As part of the study researchers focused on one particular human common fragile site that is a normal part of chromosome structure, but is prone to breaking.
Earlier researches have predicted the flexibility of the DNA helix in this particular common fragile site by calculating the twist angle between consecutive base pairs and found that there were several points of high flexibility, suggesting that the flexibility was connected to the fragility.
In the current study, researchers used yeast artificial chromosomes to test this idea because it allowed them to look at the region in a more detailed way than looking at human chromosomes and to monitor the replication process.
"It is an area that has a tumour suppressor gene - a gene whose absence can cause tumours. If you delete that gene or delete part of that gene so it doesn't work anymore, that can lead to tumours. The fact that there is fragility in the same region that this gene is located is a bad coincidence. Fragility can cause deletions and deletions can cause cancer, so you want to understand the fragility because that might be what's causing cancer," Freudenreich said.
The study found that these regions of predicted high flexibility, plus a region near a cancer cell breakpoint and a control region caused breakage of a yeast chromosome.

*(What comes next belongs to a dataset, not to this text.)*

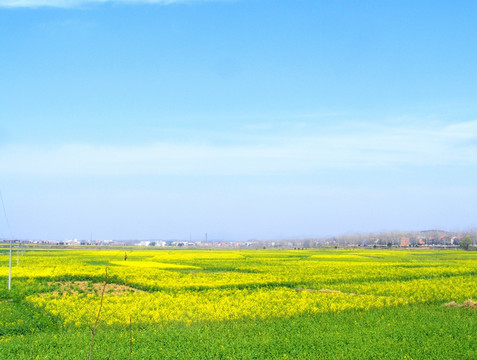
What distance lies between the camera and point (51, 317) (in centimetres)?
1752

The researchers hypothesized that the chromosomes broke because replication was stalled in this areas. As cells divide, the DNA inside the cells must duplicate, which is called replication.
"We found that the fragile sequence actually stops replication. So when replication gets there, it has trouble, it stops, it pauses, it can't go further very easily," Freudenreich said.
Most of the time, chromosomes break and heal correctly. The problem arises when they do not heal correctly and instead are deleted or rearranged.
"Cancer cells almost always have some sort of deletions or rearrangements. Something is wrong with their chromosomes that then messes up the genes that are in those areas." She added.
The findings of the study were published in the August issue of journal Molecular Cell.